▶ **Document extract**

····················

VANESSA HAUC: Thank you, Senator.

SEN. AMY KLOBUCHAR: If I could respond? This was a pretty big allegation.

VANESSA HAUC: Quickly, please.

SEN. AMY KLOBUCHAR: He’s basically saying that I don’t have the experience to be president of the United States. I have passed over 100 bills as the lead Democrat since being in the U.S. Senate. I am the one, not you, that has won statewide in congressional district after congressional district. And I will say, when you tried in Indiana, Pete, to run, what happened to you? You lost by over 20 points to someone who later lost to my friend Joe Donnelly. So don’t tell me about experience. What unites us here is we want to win.

PETE BUTTIGIEG: All right.

SEN. AMY KLOBUCHAR: And I think we should put a proven winner in charge of the ticket.

PETE BUTTIGIEG: This is a race for —

VANESSA HAUC: A quick response, Mayor Buttigieg.

PETE BUTTIGIEG: This is a race for president. If winning a race for Senate in Minnesota translated directly to becoming president, I would have grown up under the presidency of Walter Mondale. This is different. … This is important.

····················

▶ **Extracted records**

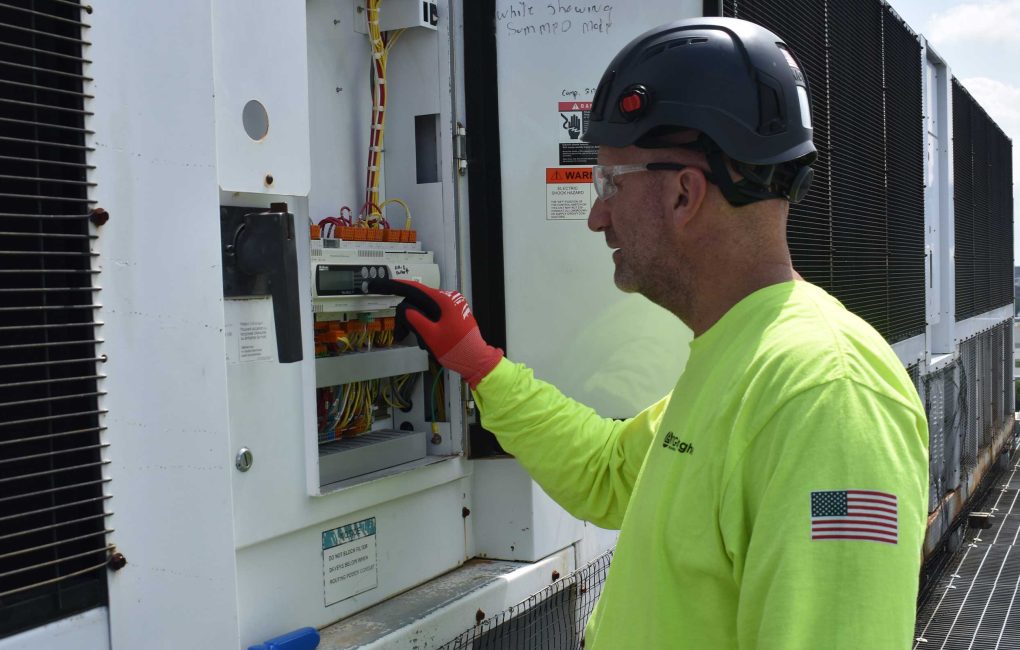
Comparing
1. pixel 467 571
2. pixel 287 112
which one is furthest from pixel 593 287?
pixel 287 112

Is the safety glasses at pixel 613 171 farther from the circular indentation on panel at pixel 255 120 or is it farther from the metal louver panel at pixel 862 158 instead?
the metal louver panel at pixel 862 158

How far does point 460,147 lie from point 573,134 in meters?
0.34

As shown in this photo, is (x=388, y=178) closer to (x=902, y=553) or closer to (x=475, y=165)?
(x=475, y=165)

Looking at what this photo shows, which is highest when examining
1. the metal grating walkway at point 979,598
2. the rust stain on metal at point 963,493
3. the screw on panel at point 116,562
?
the screw on panel at point 116,562

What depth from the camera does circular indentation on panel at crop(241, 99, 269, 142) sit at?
6.66 feet

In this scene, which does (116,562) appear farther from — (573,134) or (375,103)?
(573,134)

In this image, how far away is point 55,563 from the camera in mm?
1448

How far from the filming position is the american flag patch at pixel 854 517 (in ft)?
3.77

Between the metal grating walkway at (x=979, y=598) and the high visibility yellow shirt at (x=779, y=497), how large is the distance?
454 centimetres

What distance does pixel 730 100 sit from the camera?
1504mm

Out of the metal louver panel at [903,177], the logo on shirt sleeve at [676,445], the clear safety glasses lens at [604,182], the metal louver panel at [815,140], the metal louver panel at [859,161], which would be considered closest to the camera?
the logo on shirt sleeve at [676,445]

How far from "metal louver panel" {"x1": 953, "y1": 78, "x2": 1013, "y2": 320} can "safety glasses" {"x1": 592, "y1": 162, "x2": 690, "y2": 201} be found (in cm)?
734

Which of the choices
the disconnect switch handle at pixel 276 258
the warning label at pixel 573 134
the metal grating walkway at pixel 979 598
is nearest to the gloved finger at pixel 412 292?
the disconnect switch handle at pixel 276 258

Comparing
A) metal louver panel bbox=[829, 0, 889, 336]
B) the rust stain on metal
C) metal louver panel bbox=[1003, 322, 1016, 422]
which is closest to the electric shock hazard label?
metal louver panel bbox=[829, 0, 889, 336]
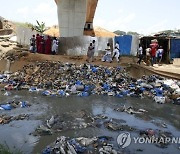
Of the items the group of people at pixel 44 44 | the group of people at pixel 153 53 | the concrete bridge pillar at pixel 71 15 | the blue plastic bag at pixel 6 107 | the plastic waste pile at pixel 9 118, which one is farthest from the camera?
the concrete bridge pillar at pixel 71 15

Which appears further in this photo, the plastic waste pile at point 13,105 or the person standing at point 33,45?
the person standing at point 33,45

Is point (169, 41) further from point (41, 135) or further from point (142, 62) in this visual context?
point (41, 135)

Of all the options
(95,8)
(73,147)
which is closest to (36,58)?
(73,147)

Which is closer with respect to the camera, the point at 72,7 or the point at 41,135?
the point at 41,135

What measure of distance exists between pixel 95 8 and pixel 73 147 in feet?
87.9

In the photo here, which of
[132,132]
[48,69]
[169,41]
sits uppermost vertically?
[169,41]

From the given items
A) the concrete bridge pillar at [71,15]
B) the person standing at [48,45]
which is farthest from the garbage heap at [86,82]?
the concrete bridge pillar at [71,15]

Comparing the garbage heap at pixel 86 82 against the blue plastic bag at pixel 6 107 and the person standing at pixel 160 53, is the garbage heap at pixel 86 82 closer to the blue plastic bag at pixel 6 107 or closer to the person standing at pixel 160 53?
the blue plastic bag at pixel 6 107

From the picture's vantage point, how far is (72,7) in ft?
80.4

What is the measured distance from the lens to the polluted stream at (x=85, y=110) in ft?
28.9

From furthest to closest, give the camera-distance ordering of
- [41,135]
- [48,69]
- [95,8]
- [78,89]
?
[95,8] → [48,69] → [78,89] → [41,135]

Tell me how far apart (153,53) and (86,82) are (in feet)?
18.0

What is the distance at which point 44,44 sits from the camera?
22.6 meters

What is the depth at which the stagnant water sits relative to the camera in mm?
8781
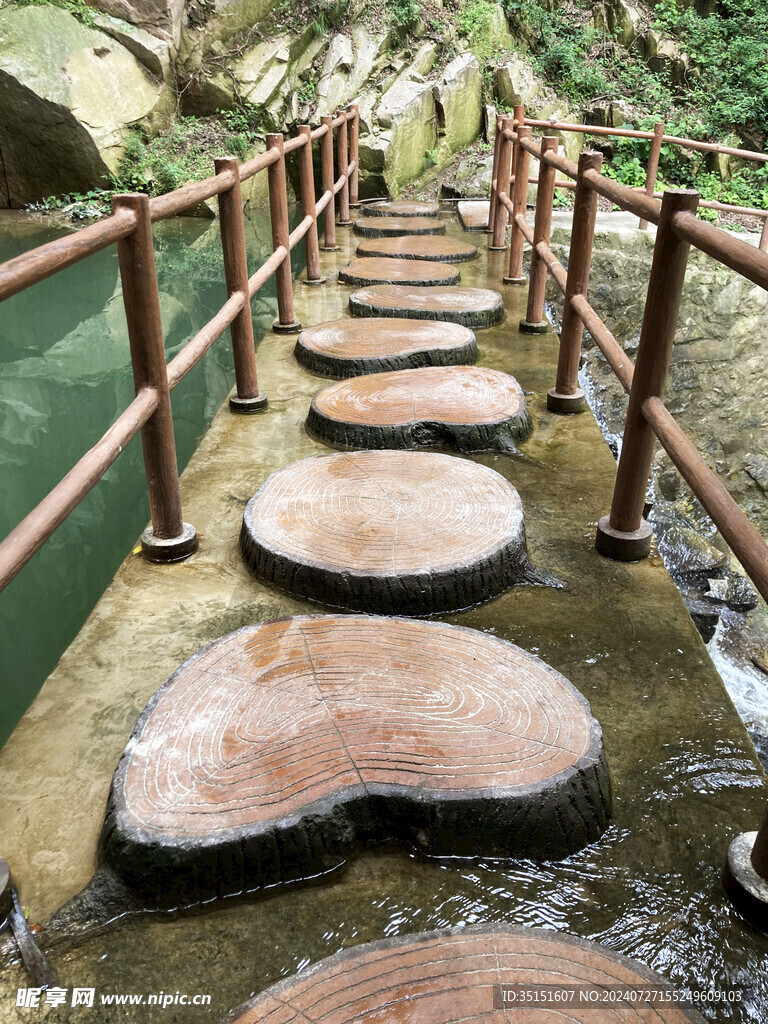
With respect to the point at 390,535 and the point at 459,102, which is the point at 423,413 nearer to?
the point at 390,535

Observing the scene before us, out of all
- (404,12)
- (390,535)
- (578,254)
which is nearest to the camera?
(390,535)

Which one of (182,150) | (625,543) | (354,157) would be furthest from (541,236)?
(182,150)

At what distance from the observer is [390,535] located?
241 cm

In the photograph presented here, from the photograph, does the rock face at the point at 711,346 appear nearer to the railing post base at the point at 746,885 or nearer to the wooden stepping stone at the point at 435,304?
the wooden stepping stone at the point at 435,304

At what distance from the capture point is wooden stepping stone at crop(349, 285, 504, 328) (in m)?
4.79

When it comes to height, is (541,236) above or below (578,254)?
below

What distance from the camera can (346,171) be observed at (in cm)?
818

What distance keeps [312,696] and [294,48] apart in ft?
41.5

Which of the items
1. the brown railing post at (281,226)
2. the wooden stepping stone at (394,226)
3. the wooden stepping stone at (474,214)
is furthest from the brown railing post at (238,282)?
the wooden stepping stone at (474,214)

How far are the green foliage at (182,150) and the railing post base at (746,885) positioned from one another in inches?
427

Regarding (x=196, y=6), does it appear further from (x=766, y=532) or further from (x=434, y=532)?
(x=434, y=532)

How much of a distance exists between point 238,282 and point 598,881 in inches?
106

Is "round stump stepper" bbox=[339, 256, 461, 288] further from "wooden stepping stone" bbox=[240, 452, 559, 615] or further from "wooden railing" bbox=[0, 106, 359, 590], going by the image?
"wooden stepping stone" bbox=[240, 452, 559, 615]

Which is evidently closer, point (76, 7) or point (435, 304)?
point (435, 304)
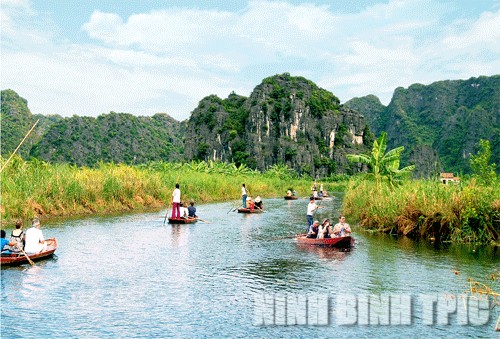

····················

▶ **Work to complete**
1. Return the debate transcript passage between "VANESSA HAUC: Thank" and "want to win.", inclusive, copied word for word.
2. Carry the debate transcript forward from its final line, continuing the exchange in the same format.

▶ **Response list**
1.
VANESSA HAUC: Thank you, Senator.

SEN. AMY KLOBUCHAR: If I could respond? This was a pretty big allegation.

VANESSA HAUC: Quickly, please.

SEN. AMY KLOBUCHAR: He’s basically saying that I don’t have the experience to be president of the United States. I have passed over 100 bills as the lead Democrat since being in the U.S. Senate. I am the one, not you, that has won statewide in congressional district after congressional district. And I will say, when you tried in Indiana, Pete, to run, what happened to you? You lost by over 20 points to someone who later lost to my friend Joe Donnelly. So don’t tell me about experience. What unites us here is we want to win.

2.
SEN. ELIZABETH WARREN: Can I just defend Senator Klobuchar for a minute? This is not right. I understand that she forgot a name. It happens. It happens to everybody on this stage. Look, you want to ask about whether or not you understand trade policy with Mexico, have at it. And if you get it wrong, man, you ought to be held accountable for that. You want to ask about the economy and you get it wrong, you ought to be held accountable. You want to ask about a thousand different issues and you get it wrong, you ought to be held accountable. But let’s just be clear: Missing a name all by itself does not indicate that you do not understand what’s going on. And I just think this is unfair.

AMY GOODMAN: So, that was Senator Elizabeth Warren; before that, former South Bend Mayor Pete Buttigieg and, of course, Senator Amy Klobuchar. Ana María Archila, your response to her forgetting? Also, Tom Steyer, the billionaire presidential candidate, also said he could not remember AMLO’s name.

ANA MARÍA ARCHILA: I mean, listen, we’re not talking about a country far away from here. We’re talking about the biggest neighbor, the country that — with whom we have been negotiating border policy, the country from where most immigrants in this country come from. You have to know the name of the president of Mexico. You have to know who he is and what he stands for. López Obrador represents a whole transformation of Mexican politics. You cannot run for president and not know the basic facts. I understand people forget things in a moment. It did not seem like Senator Klobuchar had much to say about who López Obrador is or what he represents.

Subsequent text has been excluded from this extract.